If the opinions regarded by some as “inviolable sagacity” are indeed “as flawed as they may be,” then the learned attorney-general should have pointed them out in his letter of Sept 30 in SN (‘The President has untrammelled freedom to assent to and withhold assent from Bills’). Instead, he launches into more of his own flawed opinions.

His chief technique this time is the ignoratio elenchi, a kind of red herring logical fallacy where the perpetrator appears to thoroughly refute an argument, while only disproving something that was in fact not asserted. The deception is more successful the nearer the false premise resembles what should have been refuted.

No sensible analyst I have read disputes “that the President has an undoubted and untrammelled freedom to assent to, and to withhold his assent from, Bills presented to him.” Certainly the PNC in the main opposition cannot dispute what they had hoped to enjoy forever.

Resentment is not a valid basis for argument. So the AG must have either found an uninformed person or fabricated the straw man that he can burn.

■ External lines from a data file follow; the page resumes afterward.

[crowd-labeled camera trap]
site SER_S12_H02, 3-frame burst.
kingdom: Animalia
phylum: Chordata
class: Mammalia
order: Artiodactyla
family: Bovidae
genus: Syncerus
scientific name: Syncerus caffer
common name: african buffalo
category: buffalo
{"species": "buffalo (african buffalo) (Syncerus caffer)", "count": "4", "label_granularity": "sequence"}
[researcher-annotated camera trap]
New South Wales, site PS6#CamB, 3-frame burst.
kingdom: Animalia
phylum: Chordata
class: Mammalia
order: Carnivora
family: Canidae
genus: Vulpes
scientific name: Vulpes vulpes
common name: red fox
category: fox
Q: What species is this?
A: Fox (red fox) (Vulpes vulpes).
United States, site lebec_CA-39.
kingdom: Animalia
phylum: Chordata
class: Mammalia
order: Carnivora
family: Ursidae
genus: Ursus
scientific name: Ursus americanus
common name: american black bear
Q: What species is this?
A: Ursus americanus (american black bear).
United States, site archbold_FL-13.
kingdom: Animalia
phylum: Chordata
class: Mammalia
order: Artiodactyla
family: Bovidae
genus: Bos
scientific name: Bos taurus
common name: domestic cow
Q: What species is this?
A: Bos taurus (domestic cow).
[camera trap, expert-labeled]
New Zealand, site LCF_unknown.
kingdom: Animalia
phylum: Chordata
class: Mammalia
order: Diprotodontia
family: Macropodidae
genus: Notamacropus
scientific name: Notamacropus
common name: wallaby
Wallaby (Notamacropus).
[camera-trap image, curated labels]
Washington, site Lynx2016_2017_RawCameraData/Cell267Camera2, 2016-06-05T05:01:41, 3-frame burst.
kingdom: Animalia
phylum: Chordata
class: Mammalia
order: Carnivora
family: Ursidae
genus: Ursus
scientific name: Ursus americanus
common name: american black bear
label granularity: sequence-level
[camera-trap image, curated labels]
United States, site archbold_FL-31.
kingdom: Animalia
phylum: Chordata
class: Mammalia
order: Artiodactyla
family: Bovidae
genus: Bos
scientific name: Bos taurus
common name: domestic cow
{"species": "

What is clear to every informed commentator outside the influence of the communist groupthink of the PPP is that the 21 days has expired and the President has given no reason for his non-assent, as required by the constitution, except for the false circular one I identified in my last letter (SN, Sept 22). Most nonsensical of all, the AG is being paid out of the public treasury, to keep something from the President that he has a right to. Four-year-olds play those pretend games without wasting money.

And please don’t regale us with verbiage that predecessors did the same wrong thing. I was denied the opportunity to contribute or validly vote on the constitution in 1978. As far as I am concerned it is already flawed, but I have to live with it until God delivers me from it. The AG must therefore refrain from imposing his own flaws on what he thinks might be flaws in the Bills.

Even typographical errors have to remain. That is the nature of our flawed system. The alternative would be more anarchy, chaos and violence.